Thankfully, I could almost...almost forget the sauce on the sausage half of the pie, which was much, much tastier than the plain half. The sausage was excellent (though Christa found a couple pieces to be a little gristly), seasoned perfectly, and it made me smile. If only I hadn't ordered the plain half of the pie, I'd have had an even wider smile. As it was, the pieces of delicious sausage that had the unfortunate fate of ending up in the sauce portions of the pie tasted more like meatballs in marinara than a sausage pizza.

The crust really is nothing spectacular. The outer rim is so wide and flavorless that I found myself for the first time on this trip discarding the end crusts. By the end of the evening Christa and I had a big pile of what Adam Kuban calls "pizza bones" on the tray.

(photo by Christa Engelskirch)

I really don't mean to sound too harsh with my first impressions of Emilia's, but I won't sugarcoat my experience there, either. I enjoyed the pizza--really enjoyed the sausage half--but it is a definite step down from the four other places I hit on this culinary journey. It's also a different beast than those four; whereas they all serve Neapolitan-style pies, Emilia's is much closer to the pizzas served in New York City. Even so, the sauce and crust at Emilia's doesn't come close to the best sauce and crust I had in New York (Artichoke Basille's and Di Fara, respectively).
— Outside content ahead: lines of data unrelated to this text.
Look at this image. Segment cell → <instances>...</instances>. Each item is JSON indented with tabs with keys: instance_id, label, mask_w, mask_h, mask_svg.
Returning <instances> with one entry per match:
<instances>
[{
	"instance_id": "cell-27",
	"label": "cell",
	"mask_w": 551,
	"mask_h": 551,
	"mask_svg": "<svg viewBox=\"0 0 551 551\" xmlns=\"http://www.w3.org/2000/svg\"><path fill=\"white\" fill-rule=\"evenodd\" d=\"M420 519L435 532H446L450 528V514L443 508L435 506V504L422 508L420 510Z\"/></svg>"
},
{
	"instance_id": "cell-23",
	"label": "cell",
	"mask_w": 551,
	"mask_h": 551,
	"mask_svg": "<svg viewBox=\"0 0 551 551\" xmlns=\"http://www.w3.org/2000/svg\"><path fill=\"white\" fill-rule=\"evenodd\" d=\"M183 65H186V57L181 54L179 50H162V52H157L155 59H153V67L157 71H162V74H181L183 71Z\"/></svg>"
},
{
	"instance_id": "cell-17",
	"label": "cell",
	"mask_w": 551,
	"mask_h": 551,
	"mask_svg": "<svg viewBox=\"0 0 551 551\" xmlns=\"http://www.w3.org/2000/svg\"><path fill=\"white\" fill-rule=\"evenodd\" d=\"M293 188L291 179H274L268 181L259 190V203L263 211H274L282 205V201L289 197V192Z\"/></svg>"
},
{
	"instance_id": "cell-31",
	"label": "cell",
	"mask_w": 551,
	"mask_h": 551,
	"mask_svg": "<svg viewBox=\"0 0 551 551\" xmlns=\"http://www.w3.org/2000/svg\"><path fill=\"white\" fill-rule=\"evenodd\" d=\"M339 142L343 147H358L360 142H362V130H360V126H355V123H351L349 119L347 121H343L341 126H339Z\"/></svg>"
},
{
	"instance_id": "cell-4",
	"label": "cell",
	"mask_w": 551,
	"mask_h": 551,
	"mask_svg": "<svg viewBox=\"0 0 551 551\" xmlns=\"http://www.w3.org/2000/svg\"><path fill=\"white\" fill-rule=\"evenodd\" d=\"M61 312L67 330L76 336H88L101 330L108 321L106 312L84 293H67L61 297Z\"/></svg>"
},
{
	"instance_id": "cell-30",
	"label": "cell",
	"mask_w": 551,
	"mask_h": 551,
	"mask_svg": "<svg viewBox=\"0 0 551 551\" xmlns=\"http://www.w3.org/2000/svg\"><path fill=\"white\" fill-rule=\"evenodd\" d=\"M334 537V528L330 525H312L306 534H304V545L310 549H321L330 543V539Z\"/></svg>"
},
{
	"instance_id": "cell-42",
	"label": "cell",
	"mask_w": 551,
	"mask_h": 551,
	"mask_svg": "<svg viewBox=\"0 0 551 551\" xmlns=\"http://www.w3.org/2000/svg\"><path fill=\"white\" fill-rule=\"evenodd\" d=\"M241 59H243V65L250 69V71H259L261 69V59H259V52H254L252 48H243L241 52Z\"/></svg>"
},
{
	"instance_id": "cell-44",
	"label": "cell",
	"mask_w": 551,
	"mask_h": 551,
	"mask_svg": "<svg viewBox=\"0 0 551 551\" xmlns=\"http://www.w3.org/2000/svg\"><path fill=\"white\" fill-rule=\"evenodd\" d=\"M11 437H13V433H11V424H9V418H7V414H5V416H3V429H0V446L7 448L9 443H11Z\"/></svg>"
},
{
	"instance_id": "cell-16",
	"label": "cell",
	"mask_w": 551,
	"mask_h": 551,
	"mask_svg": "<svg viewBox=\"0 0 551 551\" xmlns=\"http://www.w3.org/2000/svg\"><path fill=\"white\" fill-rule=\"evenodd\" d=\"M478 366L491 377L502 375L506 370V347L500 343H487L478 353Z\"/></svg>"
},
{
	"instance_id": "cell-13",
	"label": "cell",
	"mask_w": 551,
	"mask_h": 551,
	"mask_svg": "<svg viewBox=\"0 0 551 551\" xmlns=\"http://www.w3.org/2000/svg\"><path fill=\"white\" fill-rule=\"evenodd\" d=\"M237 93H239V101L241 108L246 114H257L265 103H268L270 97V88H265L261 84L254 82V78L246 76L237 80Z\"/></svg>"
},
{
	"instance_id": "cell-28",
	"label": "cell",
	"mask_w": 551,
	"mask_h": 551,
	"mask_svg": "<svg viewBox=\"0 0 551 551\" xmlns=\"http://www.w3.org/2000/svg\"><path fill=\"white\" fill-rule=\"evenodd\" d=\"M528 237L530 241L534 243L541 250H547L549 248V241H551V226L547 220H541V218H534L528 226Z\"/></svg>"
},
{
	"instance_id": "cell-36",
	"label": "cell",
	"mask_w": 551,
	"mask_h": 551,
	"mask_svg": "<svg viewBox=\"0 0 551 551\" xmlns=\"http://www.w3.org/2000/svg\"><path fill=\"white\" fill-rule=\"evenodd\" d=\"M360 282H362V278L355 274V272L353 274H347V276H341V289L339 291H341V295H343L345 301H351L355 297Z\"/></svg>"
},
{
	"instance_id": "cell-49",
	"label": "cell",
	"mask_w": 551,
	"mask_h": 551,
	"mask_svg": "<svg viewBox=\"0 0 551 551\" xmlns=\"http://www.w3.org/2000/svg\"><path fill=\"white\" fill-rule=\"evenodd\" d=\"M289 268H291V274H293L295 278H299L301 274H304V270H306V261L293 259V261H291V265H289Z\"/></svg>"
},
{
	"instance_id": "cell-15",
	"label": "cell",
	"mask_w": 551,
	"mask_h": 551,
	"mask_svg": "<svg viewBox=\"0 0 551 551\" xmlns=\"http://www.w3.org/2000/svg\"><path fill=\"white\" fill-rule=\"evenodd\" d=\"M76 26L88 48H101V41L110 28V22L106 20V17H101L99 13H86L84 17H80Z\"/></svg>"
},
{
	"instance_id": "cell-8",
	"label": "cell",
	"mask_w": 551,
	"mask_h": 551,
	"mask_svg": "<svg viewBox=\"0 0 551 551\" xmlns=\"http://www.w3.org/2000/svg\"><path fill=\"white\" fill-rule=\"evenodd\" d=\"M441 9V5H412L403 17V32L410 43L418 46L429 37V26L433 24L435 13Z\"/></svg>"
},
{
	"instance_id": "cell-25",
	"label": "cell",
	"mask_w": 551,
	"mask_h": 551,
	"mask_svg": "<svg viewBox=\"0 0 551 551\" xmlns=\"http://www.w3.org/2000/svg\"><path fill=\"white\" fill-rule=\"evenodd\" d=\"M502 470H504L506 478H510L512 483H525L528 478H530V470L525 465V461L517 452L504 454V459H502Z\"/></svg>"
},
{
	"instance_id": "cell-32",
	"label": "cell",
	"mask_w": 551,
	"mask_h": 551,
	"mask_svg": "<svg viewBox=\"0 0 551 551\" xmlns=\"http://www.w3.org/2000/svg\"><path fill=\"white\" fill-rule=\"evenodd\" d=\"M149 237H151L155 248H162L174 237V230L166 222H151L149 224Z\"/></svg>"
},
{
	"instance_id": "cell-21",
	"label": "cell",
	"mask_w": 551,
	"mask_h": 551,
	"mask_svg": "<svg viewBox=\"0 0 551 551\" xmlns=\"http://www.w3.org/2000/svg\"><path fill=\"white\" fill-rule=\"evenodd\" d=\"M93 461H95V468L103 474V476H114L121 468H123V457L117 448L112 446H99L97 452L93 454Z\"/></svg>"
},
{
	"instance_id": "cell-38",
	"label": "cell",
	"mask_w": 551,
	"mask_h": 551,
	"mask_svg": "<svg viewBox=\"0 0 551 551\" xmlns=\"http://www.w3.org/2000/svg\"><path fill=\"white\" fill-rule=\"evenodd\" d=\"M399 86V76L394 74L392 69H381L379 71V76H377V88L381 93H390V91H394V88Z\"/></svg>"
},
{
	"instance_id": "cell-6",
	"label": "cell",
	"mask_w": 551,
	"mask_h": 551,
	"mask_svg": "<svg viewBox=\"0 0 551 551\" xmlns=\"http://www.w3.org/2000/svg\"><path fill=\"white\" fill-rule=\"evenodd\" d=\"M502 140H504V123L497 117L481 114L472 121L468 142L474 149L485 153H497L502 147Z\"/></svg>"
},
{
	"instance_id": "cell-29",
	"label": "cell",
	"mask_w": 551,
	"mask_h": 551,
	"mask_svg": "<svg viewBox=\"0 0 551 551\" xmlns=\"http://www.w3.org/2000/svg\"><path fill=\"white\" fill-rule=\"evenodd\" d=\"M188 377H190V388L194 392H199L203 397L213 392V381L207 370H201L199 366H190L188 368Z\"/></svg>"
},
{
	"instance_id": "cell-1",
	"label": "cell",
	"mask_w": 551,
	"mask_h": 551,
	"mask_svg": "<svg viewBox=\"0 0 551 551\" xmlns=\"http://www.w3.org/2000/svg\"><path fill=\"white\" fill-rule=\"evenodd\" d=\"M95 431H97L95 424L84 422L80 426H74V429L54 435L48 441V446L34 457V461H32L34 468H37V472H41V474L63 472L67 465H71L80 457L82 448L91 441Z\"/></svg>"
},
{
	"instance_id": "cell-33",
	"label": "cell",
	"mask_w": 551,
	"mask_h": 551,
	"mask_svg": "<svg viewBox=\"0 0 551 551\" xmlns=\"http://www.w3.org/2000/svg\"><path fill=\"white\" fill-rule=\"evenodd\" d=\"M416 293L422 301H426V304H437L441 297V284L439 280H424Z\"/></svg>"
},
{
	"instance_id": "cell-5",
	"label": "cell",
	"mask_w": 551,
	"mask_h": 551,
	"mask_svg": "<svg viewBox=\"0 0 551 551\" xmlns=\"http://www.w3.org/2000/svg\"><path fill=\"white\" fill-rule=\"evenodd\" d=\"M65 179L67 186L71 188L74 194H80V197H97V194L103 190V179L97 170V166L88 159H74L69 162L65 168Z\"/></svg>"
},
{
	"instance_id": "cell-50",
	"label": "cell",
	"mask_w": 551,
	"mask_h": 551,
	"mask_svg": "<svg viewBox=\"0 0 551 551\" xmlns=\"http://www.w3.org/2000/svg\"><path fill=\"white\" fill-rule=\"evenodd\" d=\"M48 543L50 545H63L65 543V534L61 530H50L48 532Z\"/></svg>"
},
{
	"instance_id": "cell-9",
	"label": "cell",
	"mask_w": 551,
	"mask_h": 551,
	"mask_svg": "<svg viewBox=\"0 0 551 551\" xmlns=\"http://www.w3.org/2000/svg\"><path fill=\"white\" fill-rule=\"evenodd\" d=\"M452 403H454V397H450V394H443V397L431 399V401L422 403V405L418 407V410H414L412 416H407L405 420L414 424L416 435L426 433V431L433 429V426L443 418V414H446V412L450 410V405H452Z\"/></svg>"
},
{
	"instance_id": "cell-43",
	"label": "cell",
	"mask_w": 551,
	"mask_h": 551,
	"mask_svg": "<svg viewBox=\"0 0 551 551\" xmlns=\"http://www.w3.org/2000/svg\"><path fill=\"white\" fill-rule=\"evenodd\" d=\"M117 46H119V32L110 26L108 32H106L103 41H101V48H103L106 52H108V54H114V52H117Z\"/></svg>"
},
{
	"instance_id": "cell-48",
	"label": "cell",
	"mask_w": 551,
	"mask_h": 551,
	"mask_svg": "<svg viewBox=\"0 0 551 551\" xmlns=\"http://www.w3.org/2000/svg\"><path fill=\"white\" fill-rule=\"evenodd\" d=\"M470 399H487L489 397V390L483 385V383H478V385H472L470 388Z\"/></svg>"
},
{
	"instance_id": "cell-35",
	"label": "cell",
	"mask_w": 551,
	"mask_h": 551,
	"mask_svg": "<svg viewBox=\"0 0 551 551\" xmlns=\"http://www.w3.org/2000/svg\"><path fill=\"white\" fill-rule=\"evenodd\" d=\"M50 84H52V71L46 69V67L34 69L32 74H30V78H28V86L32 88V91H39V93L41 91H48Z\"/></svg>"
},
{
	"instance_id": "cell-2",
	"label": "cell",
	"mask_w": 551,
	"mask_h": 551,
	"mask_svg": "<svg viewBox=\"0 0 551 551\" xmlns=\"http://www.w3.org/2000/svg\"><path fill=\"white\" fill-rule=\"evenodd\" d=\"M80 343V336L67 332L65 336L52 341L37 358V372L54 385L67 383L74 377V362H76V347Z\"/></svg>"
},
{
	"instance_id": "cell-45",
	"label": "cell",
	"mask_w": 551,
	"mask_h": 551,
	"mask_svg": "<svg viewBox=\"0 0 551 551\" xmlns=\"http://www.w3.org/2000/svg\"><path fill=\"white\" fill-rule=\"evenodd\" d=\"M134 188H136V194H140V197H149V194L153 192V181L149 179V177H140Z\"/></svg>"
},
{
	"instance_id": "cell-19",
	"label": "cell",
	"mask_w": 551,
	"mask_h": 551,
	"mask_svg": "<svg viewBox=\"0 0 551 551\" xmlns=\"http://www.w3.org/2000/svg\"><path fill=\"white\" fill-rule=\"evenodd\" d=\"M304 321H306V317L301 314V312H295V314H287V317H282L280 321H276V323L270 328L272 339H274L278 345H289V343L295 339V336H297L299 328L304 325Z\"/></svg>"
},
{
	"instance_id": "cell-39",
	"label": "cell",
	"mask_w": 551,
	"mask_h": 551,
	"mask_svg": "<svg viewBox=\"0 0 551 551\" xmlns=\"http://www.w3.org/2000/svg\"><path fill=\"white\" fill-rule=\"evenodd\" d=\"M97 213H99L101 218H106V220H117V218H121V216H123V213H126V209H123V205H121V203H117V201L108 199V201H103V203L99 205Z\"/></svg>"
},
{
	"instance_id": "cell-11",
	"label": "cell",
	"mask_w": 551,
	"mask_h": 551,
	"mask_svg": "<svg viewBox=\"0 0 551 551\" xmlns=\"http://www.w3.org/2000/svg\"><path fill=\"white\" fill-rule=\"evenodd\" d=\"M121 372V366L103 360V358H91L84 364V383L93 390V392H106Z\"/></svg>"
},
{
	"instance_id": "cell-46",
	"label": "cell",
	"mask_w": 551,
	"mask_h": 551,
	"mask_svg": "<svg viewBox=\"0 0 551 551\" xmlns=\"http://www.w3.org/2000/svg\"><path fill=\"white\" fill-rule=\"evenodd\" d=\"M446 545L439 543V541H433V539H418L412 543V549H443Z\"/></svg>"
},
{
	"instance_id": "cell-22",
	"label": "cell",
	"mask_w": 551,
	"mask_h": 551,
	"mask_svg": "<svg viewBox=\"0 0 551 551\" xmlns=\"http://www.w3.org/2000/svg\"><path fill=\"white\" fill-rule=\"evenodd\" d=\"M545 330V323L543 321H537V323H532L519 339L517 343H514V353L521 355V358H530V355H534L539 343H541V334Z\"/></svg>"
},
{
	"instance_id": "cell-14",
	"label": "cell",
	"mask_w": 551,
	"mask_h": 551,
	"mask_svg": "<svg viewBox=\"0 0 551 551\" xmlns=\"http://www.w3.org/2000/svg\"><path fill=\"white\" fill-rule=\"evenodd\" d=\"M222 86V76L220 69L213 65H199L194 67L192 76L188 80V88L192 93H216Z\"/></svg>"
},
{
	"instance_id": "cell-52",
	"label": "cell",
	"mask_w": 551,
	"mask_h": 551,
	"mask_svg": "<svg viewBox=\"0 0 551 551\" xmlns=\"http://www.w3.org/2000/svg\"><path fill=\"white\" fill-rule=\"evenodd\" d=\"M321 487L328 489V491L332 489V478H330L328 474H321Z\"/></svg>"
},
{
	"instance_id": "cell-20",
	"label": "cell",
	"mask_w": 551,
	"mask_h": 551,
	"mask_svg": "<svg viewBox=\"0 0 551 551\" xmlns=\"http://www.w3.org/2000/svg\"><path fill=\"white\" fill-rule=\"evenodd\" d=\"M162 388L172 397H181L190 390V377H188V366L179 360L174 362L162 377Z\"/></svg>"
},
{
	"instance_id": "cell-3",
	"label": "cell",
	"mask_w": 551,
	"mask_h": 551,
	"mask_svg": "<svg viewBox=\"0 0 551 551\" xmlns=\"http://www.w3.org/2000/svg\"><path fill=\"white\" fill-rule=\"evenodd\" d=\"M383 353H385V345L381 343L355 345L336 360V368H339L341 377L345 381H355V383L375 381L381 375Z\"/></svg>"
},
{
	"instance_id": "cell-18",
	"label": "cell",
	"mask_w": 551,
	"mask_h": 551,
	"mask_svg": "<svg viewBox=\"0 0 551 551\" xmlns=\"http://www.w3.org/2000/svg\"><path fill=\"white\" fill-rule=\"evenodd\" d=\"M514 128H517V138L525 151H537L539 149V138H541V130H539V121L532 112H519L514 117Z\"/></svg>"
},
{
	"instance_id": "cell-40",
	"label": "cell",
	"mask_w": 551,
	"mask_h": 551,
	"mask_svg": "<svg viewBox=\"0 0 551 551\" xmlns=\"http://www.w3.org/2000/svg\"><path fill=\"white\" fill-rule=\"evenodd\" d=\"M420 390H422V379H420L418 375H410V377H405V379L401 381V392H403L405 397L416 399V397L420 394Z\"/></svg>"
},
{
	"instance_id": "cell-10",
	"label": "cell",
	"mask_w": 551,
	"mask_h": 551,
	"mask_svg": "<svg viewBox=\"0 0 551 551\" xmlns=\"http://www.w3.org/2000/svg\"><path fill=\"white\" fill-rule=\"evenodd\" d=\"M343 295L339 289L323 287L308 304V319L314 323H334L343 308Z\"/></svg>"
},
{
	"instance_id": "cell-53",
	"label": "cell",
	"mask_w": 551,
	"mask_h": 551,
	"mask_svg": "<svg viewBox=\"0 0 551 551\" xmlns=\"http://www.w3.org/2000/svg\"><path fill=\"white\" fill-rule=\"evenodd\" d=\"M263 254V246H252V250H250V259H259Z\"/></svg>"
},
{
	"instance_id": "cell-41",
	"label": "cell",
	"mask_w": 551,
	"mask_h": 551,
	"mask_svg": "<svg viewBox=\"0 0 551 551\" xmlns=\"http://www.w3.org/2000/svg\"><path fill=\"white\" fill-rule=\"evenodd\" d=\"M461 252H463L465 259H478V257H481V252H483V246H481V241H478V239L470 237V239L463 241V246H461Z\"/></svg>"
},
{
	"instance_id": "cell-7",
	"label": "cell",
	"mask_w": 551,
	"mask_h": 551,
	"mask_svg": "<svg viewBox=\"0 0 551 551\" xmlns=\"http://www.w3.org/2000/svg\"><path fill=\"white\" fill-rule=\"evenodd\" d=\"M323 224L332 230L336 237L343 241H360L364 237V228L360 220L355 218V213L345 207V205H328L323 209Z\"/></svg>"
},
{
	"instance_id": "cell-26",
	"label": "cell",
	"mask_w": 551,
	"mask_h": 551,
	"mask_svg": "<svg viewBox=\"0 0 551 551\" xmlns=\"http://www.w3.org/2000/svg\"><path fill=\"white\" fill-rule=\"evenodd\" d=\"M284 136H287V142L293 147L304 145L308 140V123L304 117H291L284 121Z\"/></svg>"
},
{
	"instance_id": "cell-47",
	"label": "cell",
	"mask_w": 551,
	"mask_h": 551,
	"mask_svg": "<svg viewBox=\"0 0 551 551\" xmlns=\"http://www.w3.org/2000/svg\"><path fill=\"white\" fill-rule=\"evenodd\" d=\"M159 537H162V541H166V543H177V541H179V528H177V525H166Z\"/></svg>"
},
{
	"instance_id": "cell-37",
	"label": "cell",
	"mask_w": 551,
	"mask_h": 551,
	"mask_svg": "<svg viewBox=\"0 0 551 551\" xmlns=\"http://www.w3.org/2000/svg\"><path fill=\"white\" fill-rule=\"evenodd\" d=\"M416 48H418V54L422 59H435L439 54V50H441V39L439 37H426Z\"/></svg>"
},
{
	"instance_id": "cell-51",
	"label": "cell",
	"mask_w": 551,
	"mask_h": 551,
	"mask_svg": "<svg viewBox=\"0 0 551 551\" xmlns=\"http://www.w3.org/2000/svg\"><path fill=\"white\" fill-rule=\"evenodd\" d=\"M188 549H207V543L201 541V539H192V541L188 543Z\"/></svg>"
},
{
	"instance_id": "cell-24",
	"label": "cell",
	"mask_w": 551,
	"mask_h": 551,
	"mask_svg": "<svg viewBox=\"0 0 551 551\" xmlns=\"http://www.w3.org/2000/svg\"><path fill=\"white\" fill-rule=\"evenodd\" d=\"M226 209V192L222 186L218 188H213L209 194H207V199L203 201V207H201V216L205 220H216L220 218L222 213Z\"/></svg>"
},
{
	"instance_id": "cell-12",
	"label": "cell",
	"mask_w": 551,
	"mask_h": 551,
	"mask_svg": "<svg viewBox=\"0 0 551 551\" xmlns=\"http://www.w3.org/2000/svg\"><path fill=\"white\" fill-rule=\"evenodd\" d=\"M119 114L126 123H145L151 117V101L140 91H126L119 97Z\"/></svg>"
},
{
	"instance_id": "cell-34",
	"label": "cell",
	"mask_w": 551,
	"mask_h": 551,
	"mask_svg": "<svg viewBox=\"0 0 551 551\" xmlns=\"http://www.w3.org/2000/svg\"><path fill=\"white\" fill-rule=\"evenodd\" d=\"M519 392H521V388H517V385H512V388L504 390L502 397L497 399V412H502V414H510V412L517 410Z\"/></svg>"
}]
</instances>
But would I order it again? Absolutely. With lots and lots of sausage.

OVEN: Gas

RECOMMENDED: Plain Pie w/Sausage

~

So to wrap things up, here's how I'd rank the five pizzerias I tried in San Francisco:

1.) Pizzeria Delfina

2.) Pizzeria Picco

3.) Pizzaiolo

4.) Tony's Pizza Napoletana

5.) Emilia's

All offer good-to-great pies for the burgeoning SF pizza scene. Individual criticisms aside (most crusts needed more salt, Tony's charges far too much), I'd eat at any of these places on a return trip. Gladly. Well, I'd only go back to Tony's if someone else was footing the bill.

So a big Thank You to San Francisco, Oakland, Berkeley, Larkspur, and San Carlos (where we stayed with our good friend Erik Meriwether, God Bless him). We'll be seeing you again real soon.

No, we didn't leave by way of the Golden Gate Bridge, but it makes for a more dramatic ending to everything, doesn't it?